Debido a las terribles consecuencias de la guerra, los moralistas más prudentes argumentan que la certeza absoluta sobre el daño infligido y la identidad del agresor debe estar presente antes de lanzar un ataque.

Este primer conjunto de condiciones hace que sea difícil de entender, por ejemplo, cómo podría justificarse un “ataque preventivo” contra un agresor potencial que amenaza con usar armas de destrucción masiva a menos que haya certeza absoluta de que el enemigo realmente posee armas de destrucción masiva. destrucción.

Luego, “todos los demás medios para ponerle fin deben haber demostrado ser poco prácticos o ineficaces”. Una vez más, este principio está abierto a interpretación. Un gobierno impaciente se inclinaría a atacar en lugar de ensayar otra charada de diplomacia con un enemigo astuto. Pero el punto aquí es simplemente este: la guerra es sólo como último recurso.

El tercer principio, «debe haber serias perspectivas de éxito», depende en gran medida de la voluntad de la gente.

Gran Bretaña no tenía muchas esperanzas al comienzo de la Segunda Guerra Mundial, pero los británicos estaban convencidos de que preferirían morir antes que servir a los designios de Hitler. Los colonos estadounidenses estaban potencialmente superados en número y mal armados, pero estaban convencidos de que valía la pena luchar por la libertad.

El cuarto y último criterio (“el uso de las armas no debe producir males y desórdenes más graves que el mal a eliminar”) es quizás el más difícil de cumplir. Eso se debe a que el uso de la fuerza militar a menudo incita al odio y las represalias, lo que lleva a una escalada del conflicto ya una espiral descendente de violencia y degradación.

¿Quién evalúa?

Queda la pregunta de quién tiene la responsabilidad de evaluar estas condiciones, para determinar si una guerra específica es realmente justa. Eso pertenece a quienes tienen la responsabilidad del bien común.

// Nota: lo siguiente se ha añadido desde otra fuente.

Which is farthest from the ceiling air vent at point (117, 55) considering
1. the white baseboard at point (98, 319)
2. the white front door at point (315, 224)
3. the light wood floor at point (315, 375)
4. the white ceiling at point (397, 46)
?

En el caso de los Estados Unidos, tal responsabilidad recae en nuestros funcionarios electos y es una cuestión de juicio prudencial.

Normalmente, no es responsabilidad de la jerarquía de la Iglesia juzgar si un conflicto es justo según estas condiciones, a menos que las circunstancias sean claramente contrarias a las condiciones de una guerra justa. Sin embargo, es responsabilidad de la Iglesia enseñar la verdad e instar a las personas a la reconciliación, la confianza mutua, la cooperación y la solidaridad.

Al proponer estos principios, la Iglesia se encuentra en un terreno moral más alto con una visión histórica más amplia y una comprensión más profunda de la humanidad que los gobiernos seculares. Si los ciudadanos de una democracia en particular están convencidos de que sus funcionarios electos han cometido un error de juicio, tienen la responsabilidad de hacer oír su voz.

El padre Francis Hoffman, JCD, es capellán de la Escuela Preparatoria Northridge en los suburbios de Chicago y colaborador habitual del «Programa Morning Air» de Relevant Radio.